Available records
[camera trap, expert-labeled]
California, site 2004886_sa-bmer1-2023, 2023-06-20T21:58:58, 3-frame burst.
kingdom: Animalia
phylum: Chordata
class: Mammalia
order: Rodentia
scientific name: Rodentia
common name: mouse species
--
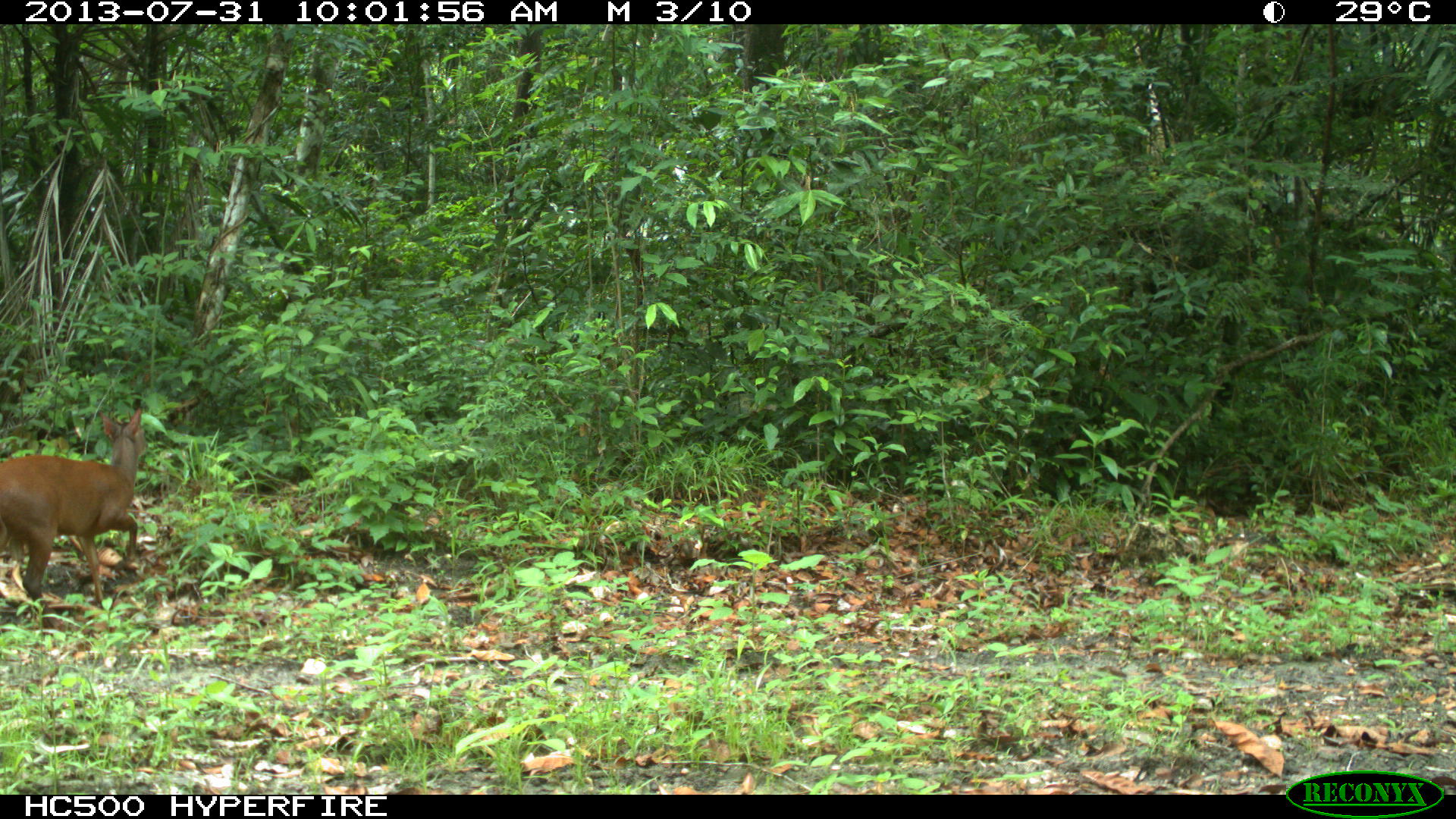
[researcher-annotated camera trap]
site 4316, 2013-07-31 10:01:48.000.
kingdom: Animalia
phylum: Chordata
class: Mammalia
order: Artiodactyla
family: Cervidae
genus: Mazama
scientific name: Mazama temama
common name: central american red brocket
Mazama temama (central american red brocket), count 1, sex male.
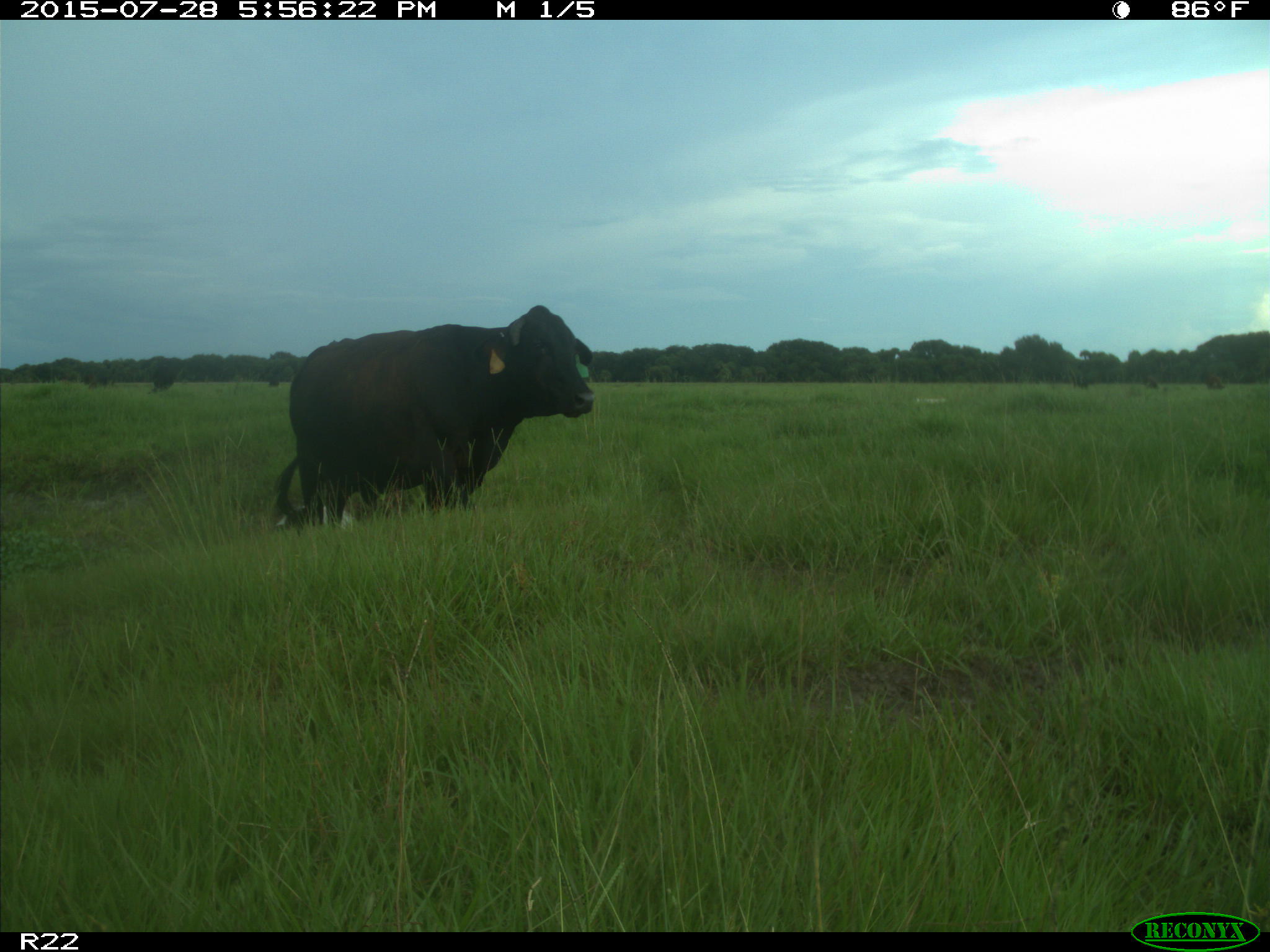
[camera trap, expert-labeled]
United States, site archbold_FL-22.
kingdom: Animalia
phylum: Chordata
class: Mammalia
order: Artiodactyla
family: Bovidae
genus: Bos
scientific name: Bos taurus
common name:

Problem details
All lines with the word "scientific" should be copied from the material above.

Completed task
scientific name: Rodentia
scientific name: Mazama temama
scientific name: Bos taurus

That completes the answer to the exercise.